* INFORMATION SUPPLIED *
________________________________________

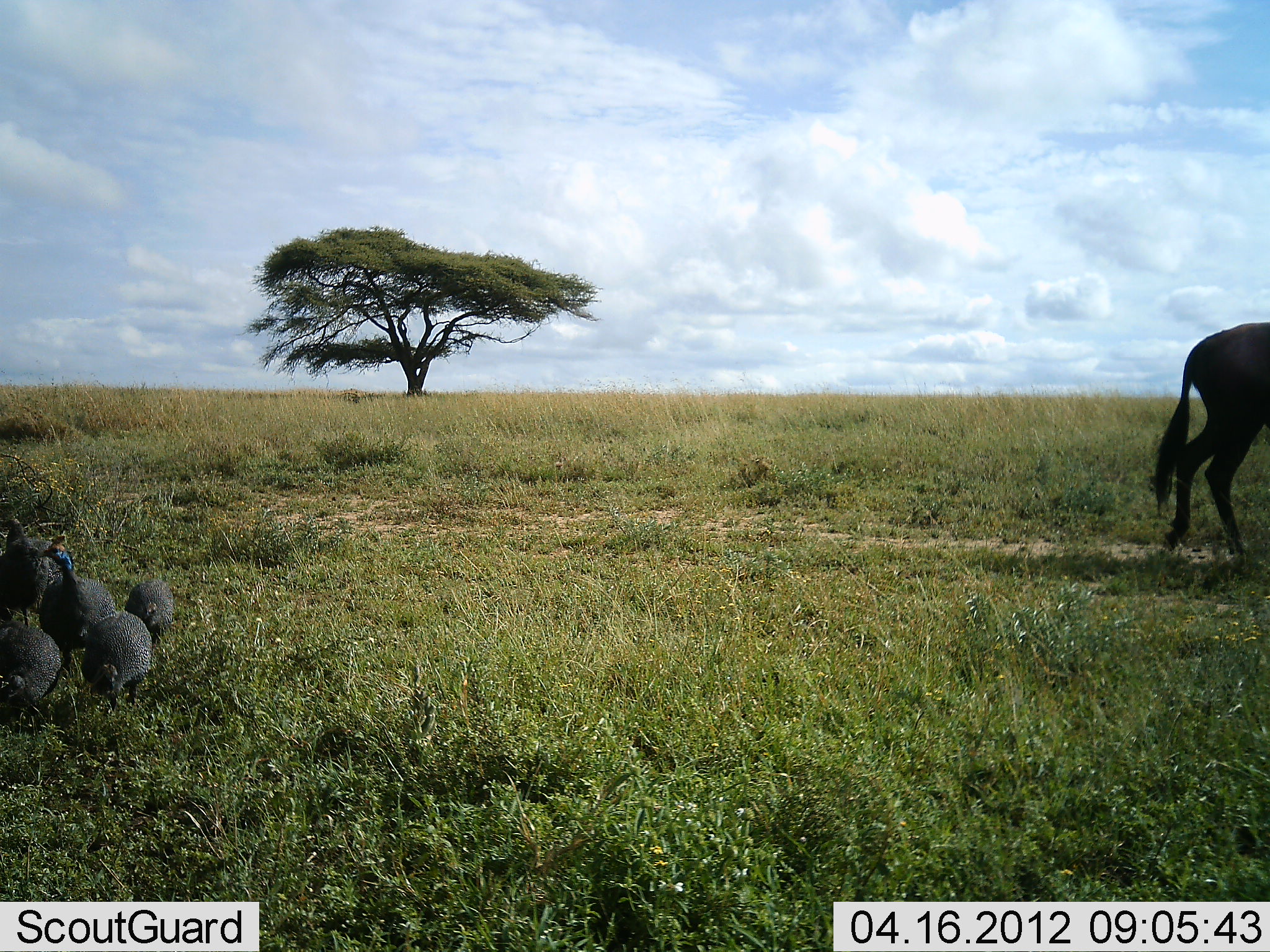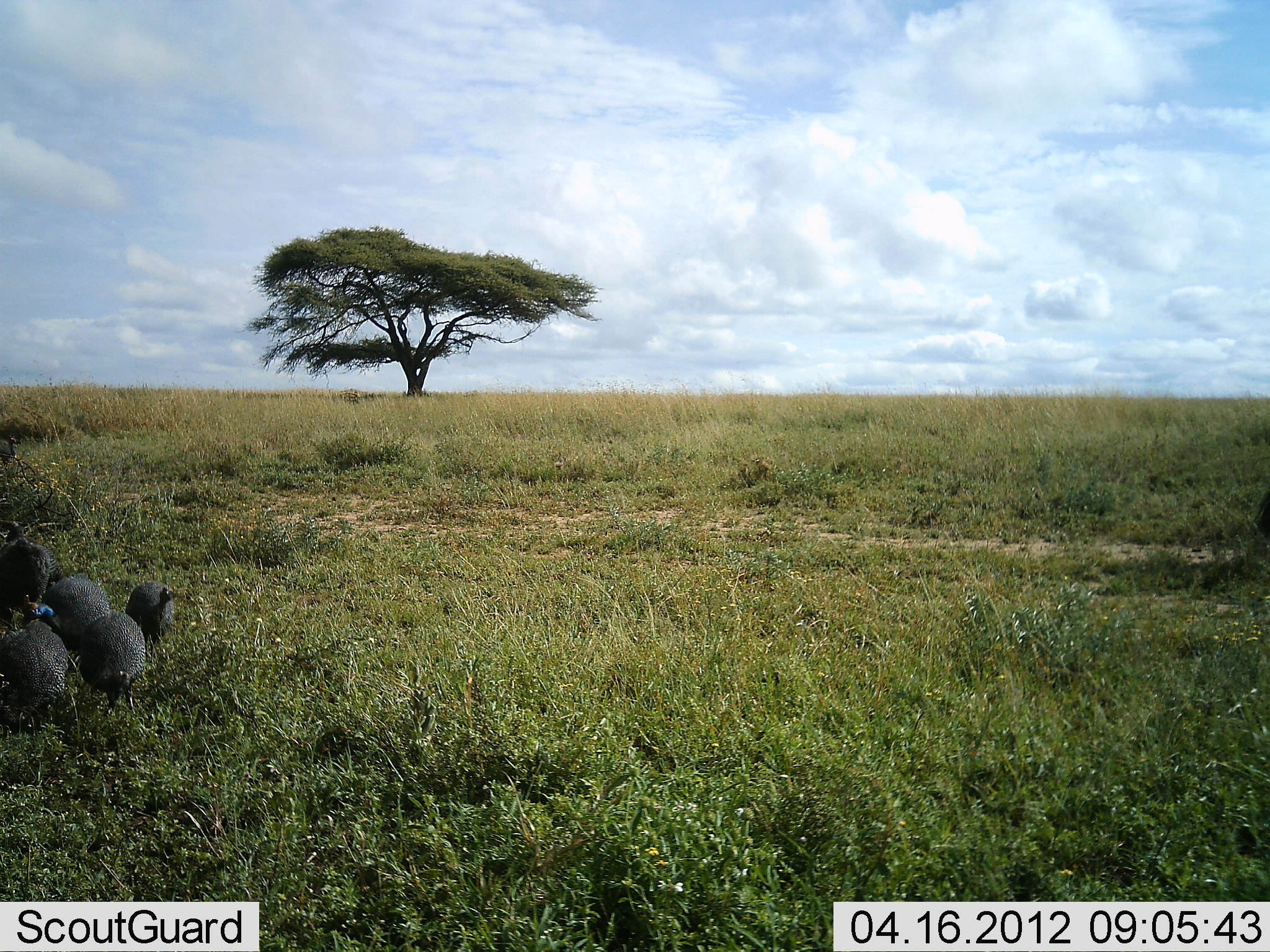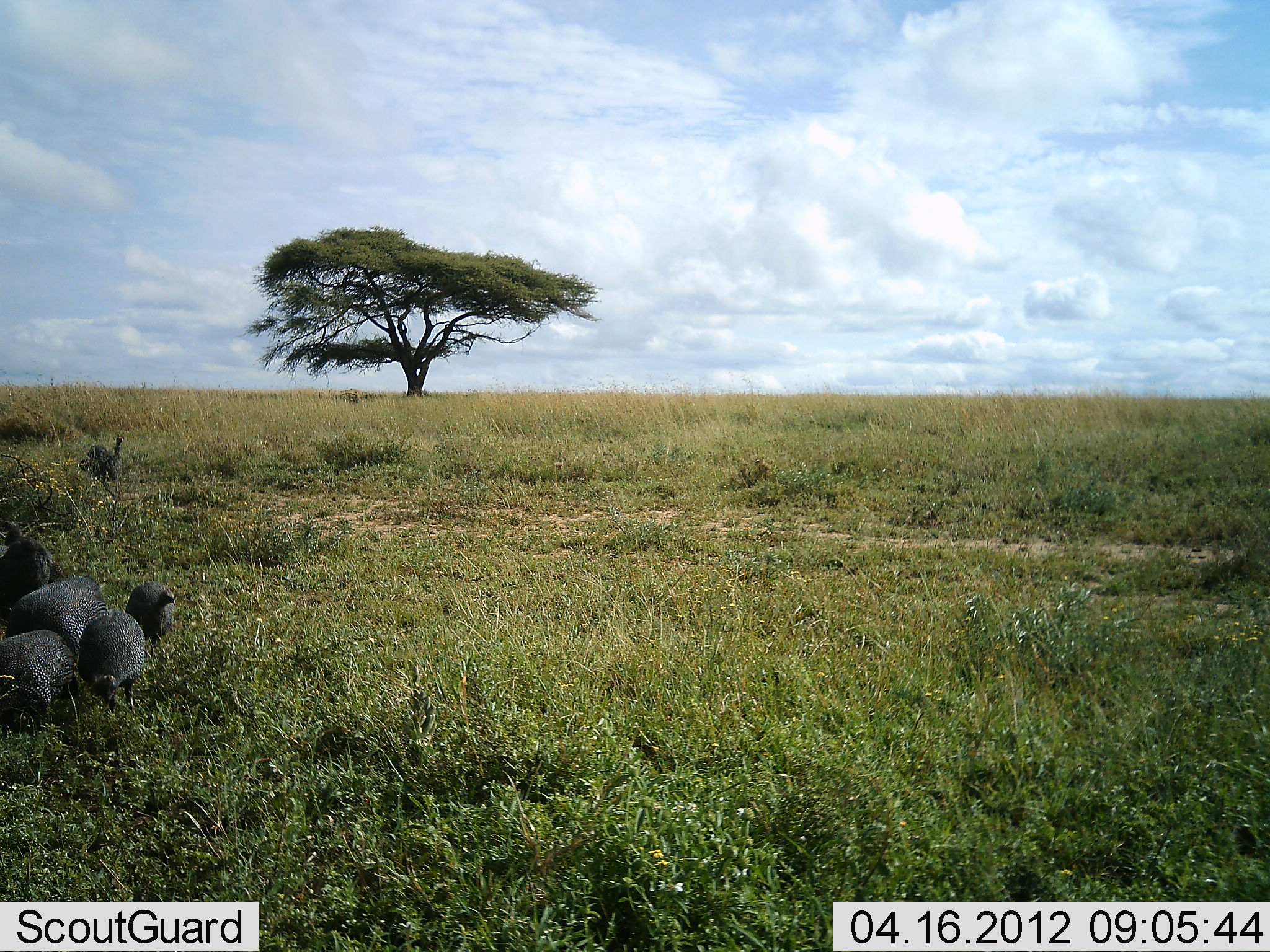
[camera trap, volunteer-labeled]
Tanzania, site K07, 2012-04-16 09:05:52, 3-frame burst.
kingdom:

________________________________________

* EXERCISE OBJECTIVE *
Whenever a line holds a picture, print that line without the picture. All other data must be output exactly.

* ANSWER TO THE EXERCISE *
[camera trap, volunteer-labeled]
Tanzania, site K07, 2012-04-16 09:05:52, 3-frame burst.
kingdom:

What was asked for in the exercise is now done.